>>>>

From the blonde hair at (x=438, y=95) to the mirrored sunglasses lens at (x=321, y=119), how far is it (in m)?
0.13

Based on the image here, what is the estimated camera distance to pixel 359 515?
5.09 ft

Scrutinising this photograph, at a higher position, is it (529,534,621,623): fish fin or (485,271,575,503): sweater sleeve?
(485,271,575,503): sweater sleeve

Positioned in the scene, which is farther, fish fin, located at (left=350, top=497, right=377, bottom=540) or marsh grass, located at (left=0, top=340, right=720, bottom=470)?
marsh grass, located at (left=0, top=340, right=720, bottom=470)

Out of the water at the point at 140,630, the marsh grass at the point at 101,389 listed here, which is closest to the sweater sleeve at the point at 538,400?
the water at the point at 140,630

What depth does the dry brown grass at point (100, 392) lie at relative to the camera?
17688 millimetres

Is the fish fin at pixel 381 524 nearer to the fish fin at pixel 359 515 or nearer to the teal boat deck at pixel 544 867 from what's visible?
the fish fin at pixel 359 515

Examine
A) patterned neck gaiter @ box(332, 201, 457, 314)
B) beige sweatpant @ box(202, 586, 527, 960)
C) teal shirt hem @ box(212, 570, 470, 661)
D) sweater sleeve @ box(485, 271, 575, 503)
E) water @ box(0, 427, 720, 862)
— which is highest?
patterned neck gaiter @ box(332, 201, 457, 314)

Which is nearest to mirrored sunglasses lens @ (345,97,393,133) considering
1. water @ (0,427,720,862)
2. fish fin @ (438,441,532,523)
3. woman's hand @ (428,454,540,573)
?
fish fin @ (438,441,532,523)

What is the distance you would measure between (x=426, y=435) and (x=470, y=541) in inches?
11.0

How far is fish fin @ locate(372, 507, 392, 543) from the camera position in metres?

<<<<

**Problem requirements**
Rewrite the data above as a numbered list, one line per item, dropping the blank lines.

**Task result**
1. From the blonde hair at (x=438, y=95) to the mirrored sunglasses lens at (x=321, y=119), how far is it (in m)?
2. 0.13
3. Based on the image here, what is the estimated camera distance to pixel 359 515?
4. 5.09 ft
5. Scrutinising this photograph, at a higher position, is it (529,534,621,623): fish fin or (485,271,575,503): sweater sleeve?
6. (485,271,575,503): sweater sleeve
7. Positioned in the scene, which is farther, fish fin, located at (left=350, top=497, right=377, bottom=540) or marsh grass, located at (left=0, top=340, right=720, bottom=470)?
8. marsh grass, located at (left=0, top=340, right=720, bottom=470)
9. Out of the water at the point at 140,630, the marsh grass at the point at 101,389 listed here, which is closest to the sweater sleeve at the point at 538,400?
10. the water at the point at 140,630
11. What depth does the dry brown grass at point (100, 392) lie at relative to the camera?
12. 17688 millimetres
13. Is the fish fin at pixel 381 524 nearer to the fish fin at pixel 359 515 or nearer to the teal boat deck at pixel 544 867 from what's visible?
14. the fish fin at pixel 359 515
15. Examine
16. A) patterned neck gaiter @ box(332, 201, 457, 314)
17. B) beige sweatpant @ box(202, 586, 527, 960)
18. C) teal shirt hem @ box(212, 570, 470, 661)
19. D) sweater sleeve @ box(485, 271, 575, 503)
20. E) water @ box(0, 427, 720, 862)
21. — which is highest?
22. patterned neck gaiter @ box(332, 201, 457, 314)
23. Which is nearest to mirrored sunglasses lens @ (345,97,393,133) considering
24. 1. water @ (0,427,720,862)
25. 2. fish fin @ (438,441,532,523)
26. 3. woman's hand @ (428,454,540,573)
27. ?
28. fish fin @ (438,441,532,523)
29. What is the distance you would measure between (x=426, y=435) and (x=470, y=541) in inches?
30. 11.0
31. How far is fish fin @ locate(372, 507, 392, 543) from the camera position in metres?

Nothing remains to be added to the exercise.